Distorsion cognitive
02/08
Catastrophisme
Anticiper systématiquement le pire scénario possible, comme s'il était déjà certain.
Le catastrophisme transforme une incertitude en certitude du désastre. Le cerveau saute plusieurs étapes : d'un fait neutre (« pas de réponse ») à une conclusion extrême (« accident », « rejet », « licenciement »).
Ce biais peut avoir une fonction protectrice : en imaginant le pire, on se croit mieux préparé. Mais il maintient le système nerveux en alerte permanente, ce qui fatigue et amplifie l'anxiété.

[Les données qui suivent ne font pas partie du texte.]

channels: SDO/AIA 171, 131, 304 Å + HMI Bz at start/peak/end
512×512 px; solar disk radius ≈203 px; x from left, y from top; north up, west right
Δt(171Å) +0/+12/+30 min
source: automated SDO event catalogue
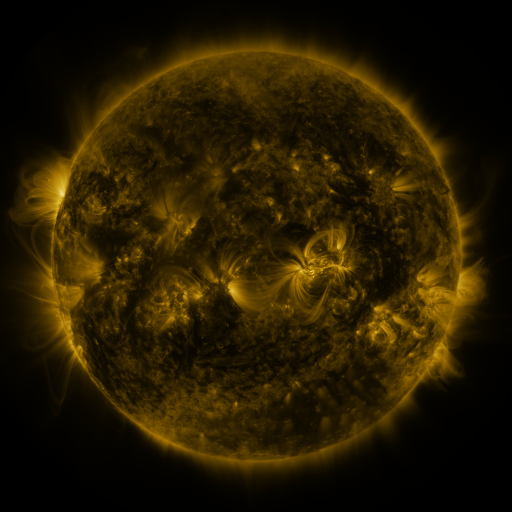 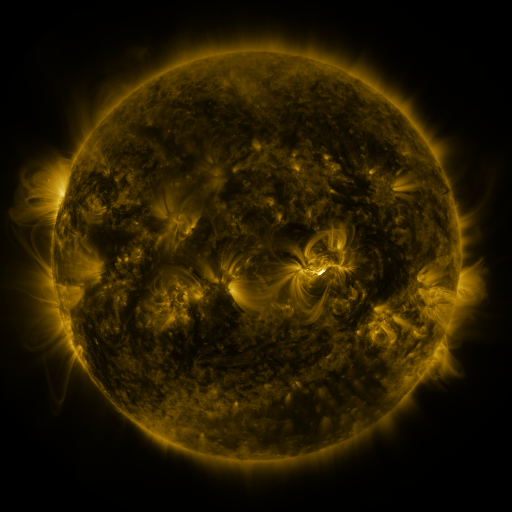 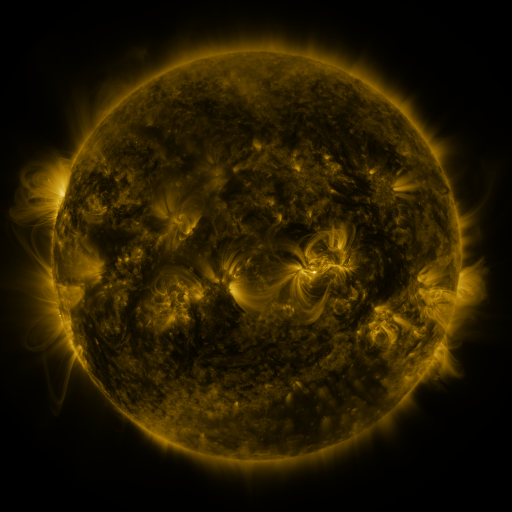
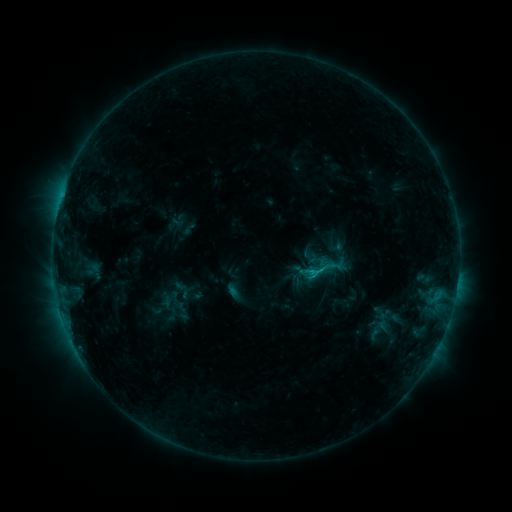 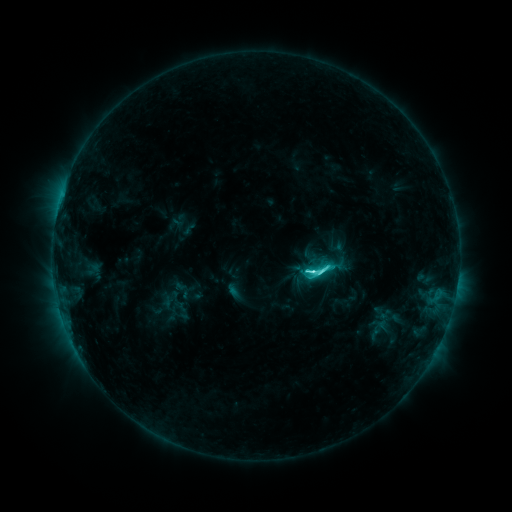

Souvent, le scénario catastrophe n'est ni le plus probable, ni le plus utile. Il occupe l'espace mental au détriment d'actions concrètes (relancer un message, attendre, vérifier).
L'objectif n'est pas d'être naïvement optimiste, mais de distinguer le possible du probable — et de garder de la place pour d'autres hypothèses.
Pistes pour questionner
- Écrire 3 scénarios : pire, meilleur, le plus réaliste.
- Estimer une probabilité (ex. 5 %, 40 %, 80 %) pour chaque scénario.
- Se demander : « Que ferais-je si le pire arrivait vraiment ? » — souvent, on a des ressources.